### What the exercise asks
Copy the stretch of the environment variables excerpt from "# API Configuration" through "Quota Management (Optional)", swapping in "setenv" wherever "export" appears.

#### Excerpt ####

Environment Variables

# API Configuration
export GOOGLE_CSE_API_KEY=your_google_api_key
export GOOGLE_CSE_ID=your_google_cse_id
export BRAVE_SEARCH_API_KEY=your_brave_api_key

# Quota Management (Optional)
export GOOGLE_DAILY_QUOTA=100        # Default: 100 requests/day
export BRAVE_MONTHLY_QUOTA=2000      # Default: 2000 requests/month

# Performance Tuning
export WEBSEARCH_CACHE_SIZE=1000
export WEBSEARCH_TIMEOUT=10
export WEBSEARCH_LOG_LEVEL=INFO

How to Get API Keys

Google Custom Search API
  1. API Key: Go to https://developers.google.com/custom-search/v1/introduction and click "Get a Key"
  2. CSE ID: Go to https://cse.google.com/cse/ and follow prompts to create a search engine
Brave Search API
  1. Go to Brave Search API
  2. Sign up for a free account
  3. Go to your dashboard
  4. Copy the API key as BRAVE_API_KEY
  5. Free tier: 2000 requests/month

Quota Management

  • Unified System: Single quota manager for all APIs
  • Google: Daily quota (default 100 requests/day)

#### Input data ####

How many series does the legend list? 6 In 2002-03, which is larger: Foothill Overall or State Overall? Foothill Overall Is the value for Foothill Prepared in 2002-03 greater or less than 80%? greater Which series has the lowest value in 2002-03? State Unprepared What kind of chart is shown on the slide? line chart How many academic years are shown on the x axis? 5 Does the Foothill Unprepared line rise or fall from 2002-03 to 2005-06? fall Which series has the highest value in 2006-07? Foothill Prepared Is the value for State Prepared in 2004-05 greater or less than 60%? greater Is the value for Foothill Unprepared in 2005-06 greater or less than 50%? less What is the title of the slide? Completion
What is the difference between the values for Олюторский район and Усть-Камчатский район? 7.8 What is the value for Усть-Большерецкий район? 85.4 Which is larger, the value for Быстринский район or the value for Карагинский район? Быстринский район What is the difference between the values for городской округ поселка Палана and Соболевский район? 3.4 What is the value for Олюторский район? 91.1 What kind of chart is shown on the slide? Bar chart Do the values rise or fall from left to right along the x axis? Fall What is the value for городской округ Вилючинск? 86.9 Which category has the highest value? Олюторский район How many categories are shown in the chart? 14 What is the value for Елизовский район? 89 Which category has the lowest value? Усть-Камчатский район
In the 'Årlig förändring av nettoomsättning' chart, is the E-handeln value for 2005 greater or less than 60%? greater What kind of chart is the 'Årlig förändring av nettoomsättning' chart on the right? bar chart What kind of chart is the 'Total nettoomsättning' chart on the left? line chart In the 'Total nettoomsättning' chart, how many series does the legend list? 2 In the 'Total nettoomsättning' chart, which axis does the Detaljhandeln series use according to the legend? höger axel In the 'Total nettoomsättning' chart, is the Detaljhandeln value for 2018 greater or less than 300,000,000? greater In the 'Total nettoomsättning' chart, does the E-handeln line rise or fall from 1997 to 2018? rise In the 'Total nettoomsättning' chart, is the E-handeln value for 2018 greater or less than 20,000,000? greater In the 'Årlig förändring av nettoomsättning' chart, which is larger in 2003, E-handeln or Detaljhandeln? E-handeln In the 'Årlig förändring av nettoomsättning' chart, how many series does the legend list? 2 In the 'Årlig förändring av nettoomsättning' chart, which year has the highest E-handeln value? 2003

####

### Answer box
# API Configuration
setenv GOOGLE_CSE_API_KEY=your_google_api_key
setenv GOOGLE_CSE_ID=your_google_cse_id
setenv BRAVE_SEARCH_API_KEY=your_brave_api_key

# Quota Management (Optional)